That advice can be good.  I’m all about knowing that hidden special order food options are available in an elite lounge.  I like knowing that an airline will make my bed up and let me go straight to sleep.  And how to pre-reserve my dinner entrée to eat later in the flight.  I’ve been known to use a hotel lounge happy hour spread as a substitute for a light dinner when I’m jetlagged.  Or to hop into an airline lounge for a quick shower so that I can board my flight clean and refreshed.  But I personally draw the line to not allow time in airline or hotel lounges to keep me away from the real reasons that I travel – spending time in the cities I visit and enjoying local food.

But there always seems to be a stream of internet criticism about travel choices.  Others have different ideals about maximizing the travel experience.  Those are often derived from too much time studying the experiences of others on blogs or social media.

As an example, I don’t particularly like the “cooked to order” dan dan noodles that Cathay Pacific serves at the noodle bars in some of their airport lounges.  I don’t find them to be particularly authentic.  I would rather use the calories for something else.  But mention a visit to a Cathay lounge in travel circles and someone will insist that you need to have dan dan noodles.  Likewise, they seem to be an obligatory mention in any blogger’s lounge review.  Skip them and your experience is somehow incomplete.  (See also: “beef curry” in the Japan Airlines NRT first class lounge.)

It's okay to skip the dan dan noodles - and frankly, I've never gotten a bowl in the CX Lounge that looks this good anyway.
It’s okay to skip the dan dan noodles – and frankly, I’ve never gotten a bowl in the CX Lounge that looks this good anyway.

I’m guilty of missing many hotel lounge breakfasts and cocktail hours.  They just don’t align with my travel plans to catch up on sleep or to be out visiting with friends.  I’ll admit that planning around the lounge hours is not high on my priority list.  My flight experience is not diminished because I didn’t order the most popular dish.  I may only get to the airport an hour before my flight.  Therefore I will skip the airline lounge (or use the less desirable location closest to my gate).  But my trip is not ruined.  I might pick a hotel without the best lounge benefits.  It just means I’m closer to where I need to be.

And for me, its okay to skip the dan dan noodles.  I’ll just fill up on the Krug and caviar instead.  But I won’t judge you if you choose differently.

7 Comments

    1. I’ve done literal “drive-bys” the last couple times I’ve been in London.

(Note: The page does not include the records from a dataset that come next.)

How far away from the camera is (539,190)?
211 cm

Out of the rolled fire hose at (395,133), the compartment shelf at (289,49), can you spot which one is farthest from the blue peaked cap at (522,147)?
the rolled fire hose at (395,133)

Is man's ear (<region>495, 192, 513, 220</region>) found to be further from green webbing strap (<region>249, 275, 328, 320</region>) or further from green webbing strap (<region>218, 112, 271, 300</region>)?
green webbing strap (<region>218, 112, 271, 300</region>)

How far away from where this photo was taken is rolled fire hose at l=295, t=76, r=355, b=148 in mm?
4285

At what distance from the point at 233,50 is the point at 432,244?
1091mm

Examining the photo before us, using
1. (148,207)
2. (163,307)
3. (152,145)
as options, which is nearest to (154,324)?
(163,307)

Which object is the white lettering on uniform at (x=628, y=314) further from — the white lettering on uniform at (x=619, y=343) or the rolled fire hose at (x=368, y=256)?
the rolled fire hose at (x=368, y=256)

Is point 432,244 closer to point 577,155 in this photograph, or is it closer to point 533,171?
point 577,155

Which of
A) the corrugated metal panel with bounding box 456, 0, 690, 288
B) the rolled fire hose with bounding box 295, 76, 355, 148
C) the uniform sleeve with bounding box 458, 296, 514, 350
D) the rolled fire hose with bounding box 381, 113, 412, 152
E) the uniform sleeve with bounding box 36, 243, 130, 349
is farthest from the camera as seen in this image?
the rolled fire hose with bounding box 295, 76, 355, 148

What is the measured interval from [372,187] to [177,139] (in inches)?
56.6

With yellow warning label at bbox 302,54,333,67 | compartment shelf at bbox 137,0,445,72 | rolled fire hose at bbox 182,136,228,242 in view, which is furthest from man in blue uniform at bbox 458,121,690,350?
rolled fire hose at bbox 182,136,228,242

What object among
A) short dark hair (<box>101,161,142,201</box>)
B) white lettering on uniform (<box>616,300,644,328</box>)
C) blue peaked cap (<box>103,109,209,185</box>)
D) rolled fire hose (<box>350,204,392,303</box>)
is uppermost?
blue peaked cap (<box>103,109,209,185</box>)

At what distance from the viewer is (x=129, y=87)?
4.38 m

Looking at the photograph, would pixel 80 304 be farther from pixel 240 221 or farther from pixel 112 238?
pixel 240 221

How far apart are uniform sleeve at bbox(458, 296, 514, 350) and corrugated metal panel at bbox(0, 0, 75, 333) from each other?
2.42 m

I’ve fallen under the spell of the T5 Sofitrl and the extra sleep that affords me!

  1. Thanks for sharing this perspective – I agree!
    A variation is (or maybe that should be, was) the tip to book your award ticket to Asia via Europe to maximize the time spent in first class…..which made no sense to me as that would mean losing time at my destination……

    1. I get it! I’ll only book a longer flight or unusual routing if it gives me more productive time and:or helps me adjust to jet lag better.

  2. Bravo. I find this kind of attitude refreshing. It’s easy to get caught up in wanting to experience it all and therefore one can have the tendency to indulge too much at the expense of more important things. These days, with two kids and a wfe in tow, my primary objective is for the trip to be as efficient as possible. I’ll fly Y on long trips if it saves me lots of times before I consider flying convoluted trips in J with misconnect possibilities. I skip lounges often and I book whatever airline gives me the best routing and price.